Full reports of the religious freedom situation in Uzbekistan can be found at http://www.forum18.org/Archive.php?query=&religion=all&country=33.
A survey of the religious freedom decline in the eastern part of the Organisation for Security and Co-operation in Europe (OSCE) area is at http://www.forum18.org/Archive.php?article_id=806, and of religious intolerance in Central Asia is at http://www.forum18.org/Archive.php?article_id=815.
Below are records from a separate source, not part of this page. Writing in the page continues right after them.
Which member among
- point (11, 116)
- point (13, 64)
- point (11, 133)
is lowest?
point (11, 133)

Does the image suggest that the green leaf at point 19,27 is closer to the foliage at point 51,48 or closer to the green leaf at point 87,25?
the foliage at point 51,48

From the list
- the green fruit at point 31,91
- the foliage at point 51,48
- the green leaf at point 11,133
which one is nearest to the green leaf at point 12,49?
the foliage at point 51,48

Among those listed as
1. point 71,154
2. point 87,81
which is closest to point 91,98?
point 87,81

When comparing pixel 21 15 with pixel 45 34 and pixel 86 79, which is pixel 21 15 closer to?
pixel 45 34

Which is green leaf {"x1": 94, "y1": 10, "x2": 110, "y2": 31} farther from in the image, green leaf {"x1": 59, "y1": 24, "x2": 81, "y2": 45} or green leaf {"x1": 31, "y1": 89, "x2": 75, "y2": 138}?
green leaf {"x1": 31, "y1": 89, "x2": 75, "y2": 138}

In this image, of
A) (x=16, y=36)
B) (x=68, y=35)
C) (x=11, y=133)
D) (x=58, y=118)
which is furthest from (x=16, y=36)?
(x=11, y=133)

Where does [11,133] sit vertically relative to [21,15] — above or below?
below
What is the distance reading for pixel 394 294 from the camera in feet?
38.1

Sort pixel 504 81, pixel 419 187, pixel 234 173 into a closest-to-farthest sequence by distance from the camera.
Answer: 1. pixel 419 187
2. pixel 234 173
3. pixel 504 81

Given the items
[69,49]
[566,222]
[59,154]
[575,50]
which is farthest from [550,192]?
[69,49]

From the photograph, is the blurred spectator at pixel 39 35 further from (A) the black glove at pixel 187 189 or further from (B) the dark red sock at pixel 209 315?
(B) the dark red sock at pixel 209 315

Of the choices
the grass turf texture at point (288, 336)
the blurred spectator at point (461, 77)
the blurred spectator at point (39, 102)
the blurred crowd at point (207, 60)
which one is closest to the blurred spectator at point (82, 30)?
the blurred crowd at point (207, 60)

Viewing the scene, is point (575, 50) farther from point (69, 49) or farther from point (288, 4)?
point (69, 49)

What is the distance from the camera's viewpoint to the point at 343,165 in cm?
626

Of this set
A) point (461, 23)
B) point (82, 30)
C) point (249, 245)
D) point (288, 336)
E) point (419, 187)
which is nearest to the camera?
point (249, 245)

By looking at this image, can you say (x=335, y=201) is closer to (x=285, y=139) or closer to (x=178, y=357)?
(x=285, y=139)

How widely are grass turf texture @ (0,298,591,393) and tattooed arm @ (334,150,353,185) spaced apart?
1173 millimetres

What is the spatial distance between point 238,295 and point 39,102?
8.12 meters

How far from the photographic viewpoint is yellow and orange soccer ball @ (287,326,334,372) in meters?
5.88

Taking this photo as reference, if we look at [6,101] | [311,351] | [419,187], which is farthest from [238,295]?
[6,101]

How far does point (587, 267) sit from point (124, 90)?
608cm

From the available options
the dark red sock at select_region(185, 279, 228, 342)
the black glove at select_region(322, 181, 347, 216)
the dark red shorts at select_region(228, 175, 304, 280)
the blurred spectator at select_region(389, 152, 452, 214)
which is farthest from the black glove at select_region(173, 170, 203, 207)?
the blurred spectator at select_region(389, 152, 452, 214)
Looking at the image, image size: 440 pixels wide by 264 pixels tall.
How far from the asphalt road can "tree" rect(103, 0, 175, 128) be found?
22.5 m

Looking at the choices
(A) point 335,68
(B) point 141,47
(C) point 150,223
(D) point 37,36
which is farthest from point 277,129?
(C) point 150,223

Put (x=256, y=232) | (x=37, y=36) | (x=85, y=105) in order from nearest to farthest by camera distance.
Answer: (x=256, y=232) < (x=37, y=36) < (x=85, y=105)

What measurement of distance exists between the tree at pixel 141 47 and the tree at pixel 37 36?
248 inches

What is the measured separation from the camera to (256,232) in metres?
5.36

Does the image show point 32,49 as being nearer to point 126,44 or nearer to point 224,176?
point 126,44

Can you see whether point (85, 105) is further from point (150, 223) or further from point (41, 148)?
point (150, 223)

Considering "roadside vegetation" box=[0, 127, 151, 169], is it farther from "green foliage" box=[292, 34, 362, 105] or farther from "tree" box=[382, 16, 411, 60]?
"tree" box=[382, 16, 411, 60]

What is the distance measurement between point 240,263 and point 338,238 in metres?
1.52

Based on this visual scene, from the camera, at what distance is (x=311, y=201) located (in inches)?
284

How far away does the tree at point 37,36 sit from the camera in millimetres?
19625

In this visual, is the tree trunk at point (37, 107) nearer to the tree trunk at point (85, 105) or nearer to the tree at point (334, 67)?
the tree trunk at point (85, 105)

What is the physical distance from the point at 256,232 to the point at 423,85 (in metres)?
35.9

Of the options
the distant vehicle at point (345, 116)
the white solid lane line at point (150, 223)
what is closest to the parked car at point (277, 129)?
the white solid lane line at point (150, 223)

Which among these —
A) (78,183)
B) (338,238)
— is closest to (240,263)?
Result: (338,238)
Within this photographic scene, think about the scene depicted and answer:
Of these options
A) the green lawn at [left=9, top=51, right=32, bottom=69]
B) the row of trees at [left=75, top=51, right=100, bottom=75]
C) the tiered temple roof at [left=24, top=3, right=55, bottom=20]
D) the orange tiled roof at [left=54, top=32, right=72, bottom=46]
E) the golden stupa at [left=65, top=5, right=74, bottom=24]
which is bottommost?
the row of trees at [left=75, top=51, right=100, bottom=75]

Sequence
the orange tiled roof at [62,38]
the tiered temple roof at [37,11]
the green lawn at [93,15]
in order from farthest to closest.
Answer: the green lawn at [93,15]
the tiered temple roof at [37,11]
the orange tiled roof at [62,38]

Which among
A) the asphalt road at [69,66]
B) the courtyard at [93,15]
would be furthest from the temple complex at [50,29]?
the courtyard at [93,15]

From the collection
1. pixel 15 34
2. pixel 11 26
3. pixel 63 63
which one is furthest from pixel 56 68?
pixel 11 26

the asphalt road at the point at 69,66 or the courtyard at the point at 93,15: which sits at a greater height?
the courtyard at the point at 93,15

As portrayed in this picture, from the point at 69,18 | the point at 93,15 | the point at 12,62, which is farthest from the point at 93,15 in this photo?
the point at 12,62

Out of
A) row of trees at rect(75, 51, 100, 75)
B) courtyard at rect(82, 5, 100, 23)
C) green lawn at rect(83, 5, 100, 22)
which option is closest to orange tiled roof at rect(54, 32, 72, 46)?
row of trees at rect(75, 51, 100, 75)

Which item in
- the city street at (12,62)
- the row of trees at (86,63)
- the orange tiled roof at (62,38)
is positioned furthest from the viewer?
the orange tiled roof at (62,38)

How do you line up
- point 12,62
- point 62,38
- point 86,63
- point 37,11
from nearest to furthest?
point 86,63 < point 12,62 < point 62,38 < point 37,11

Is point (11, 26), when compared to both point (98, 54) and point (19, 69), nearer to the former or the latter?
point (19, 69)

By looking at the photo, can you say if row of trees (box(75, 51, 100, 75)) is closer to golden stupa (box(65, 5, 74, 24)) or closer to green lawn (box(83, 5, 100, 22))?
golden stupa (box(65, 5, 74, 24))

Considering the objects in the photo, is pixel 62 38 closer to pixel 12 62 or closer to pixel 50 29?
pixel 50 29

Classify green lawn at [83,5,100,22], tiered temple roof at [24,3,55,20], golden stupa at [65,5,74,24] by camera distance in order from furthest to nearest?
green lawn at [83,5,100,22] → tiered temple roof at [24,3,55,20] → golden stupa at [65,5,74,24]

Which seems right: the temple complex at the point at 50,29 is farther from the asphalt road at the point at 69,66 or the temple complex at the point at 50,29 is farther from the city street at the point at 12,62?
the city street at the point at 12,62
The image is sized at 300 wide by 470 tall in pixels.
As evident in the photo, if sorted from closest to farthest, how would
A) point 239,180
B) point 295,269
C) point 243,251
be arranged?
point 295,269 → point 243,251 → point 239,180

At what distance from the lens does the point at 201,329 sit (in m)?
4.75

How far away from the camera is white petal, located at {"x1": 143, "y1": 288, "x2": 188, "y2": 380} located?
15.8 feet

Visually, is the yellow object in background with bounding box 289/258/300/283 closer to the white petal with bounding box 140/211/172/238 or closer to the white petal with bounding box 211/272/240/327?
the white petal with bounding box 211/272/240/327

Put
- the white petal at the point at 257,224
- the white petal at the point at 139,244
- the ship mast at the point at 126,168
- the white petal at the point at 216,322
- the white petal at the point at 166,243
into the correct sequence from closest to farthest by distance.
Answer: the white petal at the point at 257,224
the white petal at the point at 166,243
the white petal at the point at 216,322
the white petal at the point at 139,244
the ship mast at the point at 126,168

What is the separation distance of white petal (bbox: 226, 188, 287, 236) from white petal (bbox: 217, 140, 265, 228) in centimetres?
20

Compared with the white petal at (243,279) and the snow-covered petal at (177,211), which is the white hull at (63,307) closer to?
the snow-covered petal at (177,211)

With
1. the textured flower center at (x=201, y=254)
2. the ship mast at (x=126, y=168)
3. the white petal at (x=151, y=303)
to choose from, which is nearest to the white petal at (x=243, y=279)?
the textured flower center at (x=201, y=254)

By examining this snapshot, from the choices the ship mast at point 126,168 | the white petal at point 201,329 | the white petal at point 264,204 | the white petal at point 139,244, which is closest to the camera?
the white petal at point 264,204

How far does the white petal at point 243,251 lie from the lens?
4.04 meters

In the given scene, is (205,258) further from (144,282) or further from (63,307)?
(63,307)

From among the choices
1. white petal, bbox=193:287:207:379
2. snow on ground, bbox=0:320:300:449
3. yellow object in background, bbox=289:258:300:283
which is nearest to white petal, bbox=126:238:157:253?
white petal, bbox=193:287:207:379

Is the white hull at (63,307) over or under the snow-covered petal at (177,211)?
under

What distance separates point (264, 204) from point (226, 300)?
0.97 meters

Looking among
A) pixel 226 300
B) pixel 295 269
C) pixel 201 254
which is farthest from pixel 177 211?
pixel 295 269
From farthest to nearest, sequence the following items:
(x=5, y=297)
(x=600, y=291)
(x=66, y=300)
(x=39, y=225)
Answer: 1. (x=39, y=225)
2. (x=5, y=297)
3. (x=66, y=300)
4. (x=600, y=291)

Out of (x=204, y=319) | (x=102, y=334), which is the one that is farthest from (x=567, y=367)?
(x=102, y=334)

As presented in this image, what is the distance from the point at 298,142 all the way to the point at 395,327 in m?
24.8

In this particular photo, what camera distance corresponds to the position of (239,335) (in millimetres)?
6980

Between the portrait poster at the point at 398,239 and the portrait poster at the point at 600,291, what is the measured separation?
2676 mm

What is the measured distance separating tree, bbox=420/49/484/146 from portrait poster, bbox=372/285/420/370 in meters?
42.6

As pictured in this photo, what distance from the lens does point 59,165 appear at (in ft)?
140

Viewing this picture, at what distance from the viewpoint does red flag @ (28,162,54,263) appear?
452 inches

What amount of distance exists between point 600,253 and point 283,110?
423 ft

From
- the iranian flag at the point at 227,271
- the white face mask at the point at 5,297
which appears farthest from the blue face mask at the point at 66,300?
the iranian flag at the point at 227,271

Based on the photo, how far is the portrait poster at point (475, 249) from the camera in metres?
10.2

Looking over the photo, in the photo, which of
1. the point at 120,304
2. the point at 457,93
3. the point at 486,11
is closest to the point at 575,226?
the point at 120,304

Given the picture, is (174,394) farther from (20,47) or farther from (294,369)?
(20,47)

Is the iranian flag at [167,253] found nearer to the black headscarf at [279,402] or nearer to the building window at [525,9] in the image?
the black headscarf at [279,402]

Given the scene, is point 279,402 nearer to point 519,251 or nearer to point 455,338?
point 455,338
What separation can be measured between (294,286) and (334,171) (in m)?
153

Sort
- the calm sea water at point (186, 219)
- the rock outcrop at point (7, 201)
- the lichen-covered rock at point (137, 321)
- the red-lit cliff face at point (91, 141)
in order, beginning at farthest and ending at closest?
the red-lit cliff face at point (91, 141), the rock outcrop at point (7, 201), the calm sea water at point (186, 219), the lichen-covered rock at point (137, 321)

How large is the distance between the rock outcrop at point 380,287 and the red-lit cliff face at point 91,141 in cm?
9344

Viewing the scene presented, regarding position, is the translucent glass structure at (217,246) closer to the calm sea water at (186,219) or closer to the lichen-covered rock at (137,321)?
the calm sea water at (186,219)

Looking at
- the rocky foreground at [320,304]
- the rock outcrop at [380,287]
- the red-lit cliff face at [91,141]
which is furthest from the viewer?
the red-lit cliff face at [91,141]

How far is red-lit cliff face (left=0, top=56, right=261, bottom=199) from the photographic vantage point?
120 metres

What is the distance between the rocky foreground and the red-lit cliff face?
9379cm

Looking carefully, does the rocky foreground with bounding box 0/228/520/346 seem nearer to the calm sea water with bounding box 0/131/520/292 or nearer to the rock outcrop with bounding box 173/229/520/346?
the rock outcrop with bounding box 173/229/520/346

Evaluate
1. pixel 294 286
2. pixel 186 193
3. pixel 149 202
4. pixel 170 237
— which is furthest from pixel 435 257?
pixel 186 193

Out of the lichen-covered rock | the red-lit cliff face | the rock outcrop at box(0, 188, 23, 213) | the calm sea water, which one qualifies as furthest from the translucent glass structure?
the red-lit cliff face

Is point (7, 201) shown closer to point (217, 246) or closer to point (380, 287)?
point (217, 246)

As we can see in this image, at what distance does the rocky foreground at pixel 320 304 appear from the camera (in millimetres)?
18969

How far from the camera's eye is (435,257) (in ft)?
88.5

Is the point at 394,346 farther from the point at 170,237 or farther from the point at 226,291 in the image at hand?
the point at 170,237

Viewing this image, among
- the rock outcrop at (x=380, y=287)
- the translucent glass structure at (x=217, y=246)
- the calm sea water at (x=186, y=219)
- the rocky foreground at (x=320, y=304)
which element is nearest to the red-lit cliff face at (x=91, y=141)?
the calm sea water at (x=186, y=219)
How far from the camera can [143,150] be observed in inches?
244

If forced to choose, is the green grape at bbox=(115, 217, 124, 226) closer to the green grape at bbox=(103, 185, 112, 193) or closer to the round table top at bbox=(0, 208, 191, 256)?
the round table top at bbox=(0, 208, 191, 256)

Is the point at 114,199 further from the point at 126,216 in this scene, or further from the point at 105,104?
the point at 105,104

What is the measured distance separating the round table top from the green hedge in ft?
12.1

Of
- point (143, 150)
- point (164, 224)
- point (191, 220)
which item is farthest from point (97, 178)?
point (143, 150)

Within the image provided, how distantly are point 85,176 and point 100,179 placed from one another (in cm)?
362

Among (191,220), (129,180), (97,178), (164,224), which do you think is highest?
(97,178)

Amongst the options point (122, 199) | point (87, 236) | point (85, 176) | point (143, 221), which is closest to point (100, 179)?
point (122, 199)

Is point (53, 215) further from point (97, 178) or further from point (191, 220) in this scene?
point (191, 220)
A printer-friendly map of Uzbekistan is available at http://www.nationalgeographic.com/xpeditions/atlas/index.html?Parent=asia&Rootmap=uzbeki
30 August 2007
Eight years after the Grace Presbyterian Church in the capital Tashkent bought a former cinema to use as its church, the city department of the State Property Committee wants to annul the sale, Protestants have told Forum 18 News Service. The case is due to be heard at Tashkent Economic Court on 5 September. On 13 August, "without warning", Justice Ministry officials arrived for a check-up on the church's activity. If "violations" are found, the church could be stripped of legal status and thus the right to conduct any religious activity. The church also faces pressure from local residents. "The aim of the check-up was to strip the church of its registration," one Protestant told Forum 18. "At the moment it is still registered and can still function," a Justice Ministry official told Forum 18. He would not say what prompted the decision to check up on the church. Meanwhile, police have launched a manhunt for Protestant Christian Makset Djabbarbergenov, who went into hiding after a criminal case was launched against him in early August to punish him for his religious activity. If convicted he faces up to six years' imprisonment.
24 August 2007
When seven police officers with a video camera raided his home on Sunday morning, 29 July, Nikolai Zulfikarov was away. But this did not stop prosecutors launching a criminal case to punish him for "illegally" organising a religious community, with a possible sentence of five years' imprisonment. The small Baptist congregation that meets in his home in the eastern Namangan Region refuses on principle to apply for state registration. One local Baptist told Forum 18 News Service that prosecutors wanted to sentence Zulfikarov immediately, but now there is "total silence". He added that "it is not clear if this means they will abandon the attempt or if they are moving stealthily behind the scenes". Other church members were questioned for many hours and at least one was beaten. The church was again raided the following Sunday during its service. Forum 18 was unable to reach lead investigator Abdumalik Motboev. Ikrom Saipov of the government's National Human Rights Centre in Tashkent said he could not comment on cases he was not familiar with but denied that religious freedom is restricted. "We don't repress religious believers because of their faith," he claimed to Forum 18.
21 August 2007
If, as the Jehovah's Witnesses increasingly fear is likely, the authorities strip the last surviving registered Jehovah's Witness congregation of its legal status, the entire activity by the community in the country will become illegal. "This will return us to how it was in the Soviet period, when we were also banned," one Jehovah's Witness who preferred not to be identified told Forum 18 News Service. He said the congregation in Chirchik near Tashkent received a second letter on 13 August warning that it is violating the law, an accusation it rejects. No official was available to explain to Forum 18 why an entire religious community seems set to become illegal. "If the Soviet authorities were not able to prevent Jehovah's Witnesses from practising their faith, this ban won't stop them either," the Jehovah's Witness told Forum 18. Two Jehovah's Witnesses, Irfon Khamidov and Dilafruz Arziyeva, have already been sentenced this year for "illegally teaching religion". Many more have been fined.